According to Dr Jim Bolton, a consultant Psychiatrist in London, one in three women in the UK were likely to come depressed at some point in a four year period from giving birth.

“If a similar study was done here, I wouldn't be surprised if the results were similar. Usually the sorts of mothers who are at greater risk of depression are younger mothers who feel they can't cope and mothers living in situations of adversity or deprivation or partner violence” he said.

“These findings are about depressive symptoms, which can be very short-lived, not a formal diagnosis of illness or postnatal depression. This study isn't saying that one in three women gets that.”

‘Should be encouraged to seek help’

“The fact that one in three first-time mothers reported depressive symptoms on at least one occasion from early pregnancy to four years postpartum, coupled with the finding that the prevalence of depressive symptoms was highest at four years postpartum, provide a compelling case for rethinking current policy frameworks for maternal mental health surveillance” one of the researchers wrote in the paper.

The women the study highlighted as being most at risk were those under 24 years of age, those on a low income, those who had experienced a stressful life event in the year before the four year follow up and those who had a violent partner.

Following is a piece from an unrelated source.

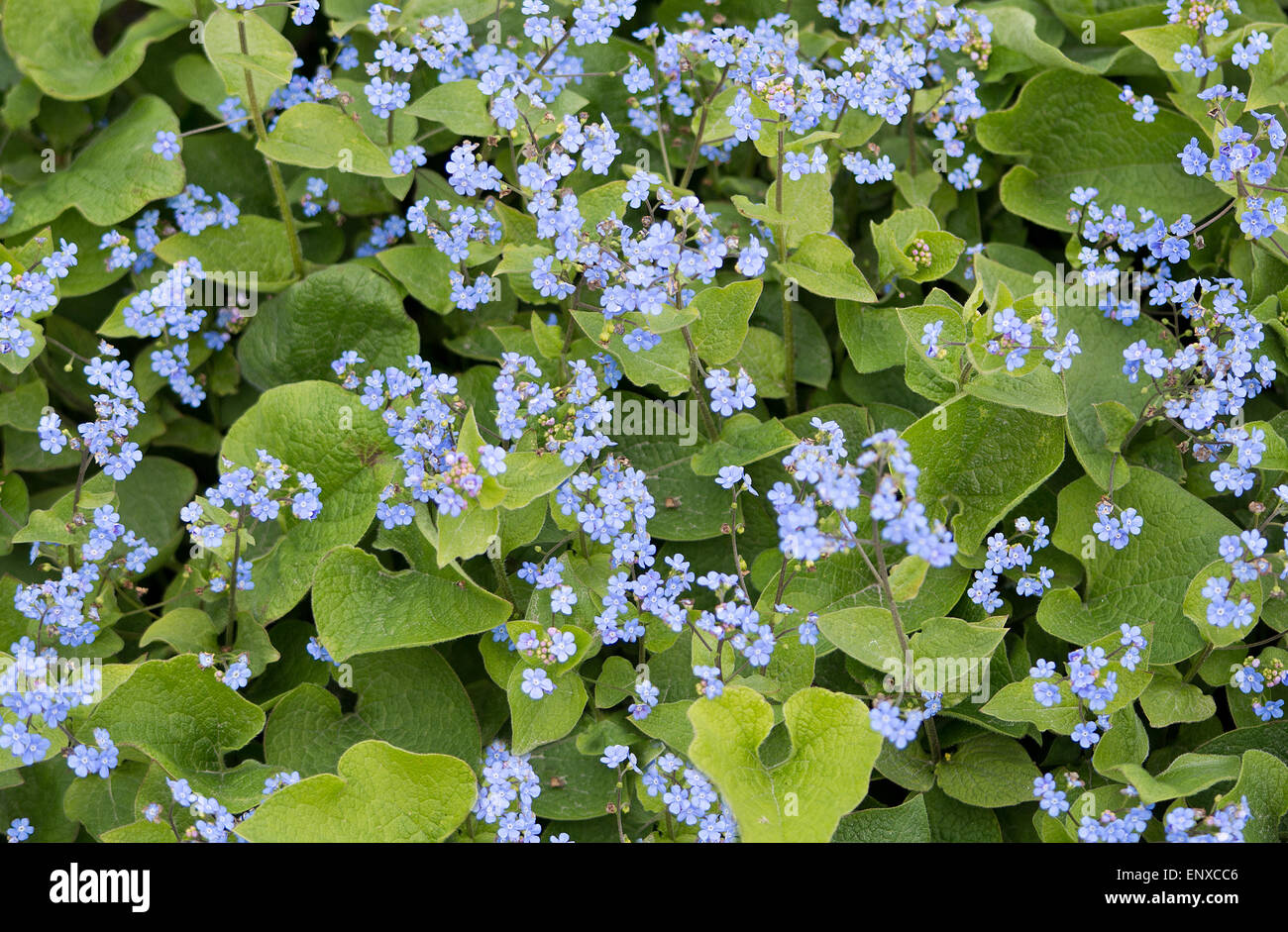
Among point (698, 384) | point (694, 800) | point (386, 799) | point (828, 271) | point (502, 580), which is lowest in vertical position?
point (386, 799)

Dr Carmine Pariante from the Institute of Psychiatry at King’s College London told the Telegraph newspaper that nurses and doctors should be asking mothers how they are coping every time they bring their child for vaccinations or any other appointments.

“Mothers should be encouraged to seek help if they need help” said Dr Pariante.

“This paper is not saying depression in the first few months after the baby is born is not important, it is. But it is also the case that women are vulnerable to depression as their children get older.

“That is due to the stressors to having a child and raising a child. The sooner we can help those women and put them on the right trajectory the better.”

Recognising Symptoms

The worry is that perhaps more women could be suffering from post natal depression than the current estimate of 10 to 15 percent but are slipping under the net because they are mistaking the symptoms for something that is normal as a new mother.

Given the devastation that untreated post natal depression can cause, it’s important to be aware of the symptoms and when they are not connected to the normal stresses of giving a birth and raising and child. Symptoms of PND include:

  • Feeling low, sad or unhappy for most of the time
  • Often becoming irritable with the baby, partner, or other children
  • Extreme tiredness and lack of energy
  • Unable to sleep or unable to get back to sleep after waking
  • Constantly worrying about things
  • Changes in appetite which can be eating too much or hardly eating at all
  • Unable to enjoy activities that used to be enjoyable
  • Having negative thoughts
  • Thinking that the baby doesn’t love you or that you are a bad mother
  • Loss of confidence and feeling unable to cope
  • Anxiety and symptoms such as sweating, breathlessness and a thumping heart

The Australian study was published in the Journal BJOG.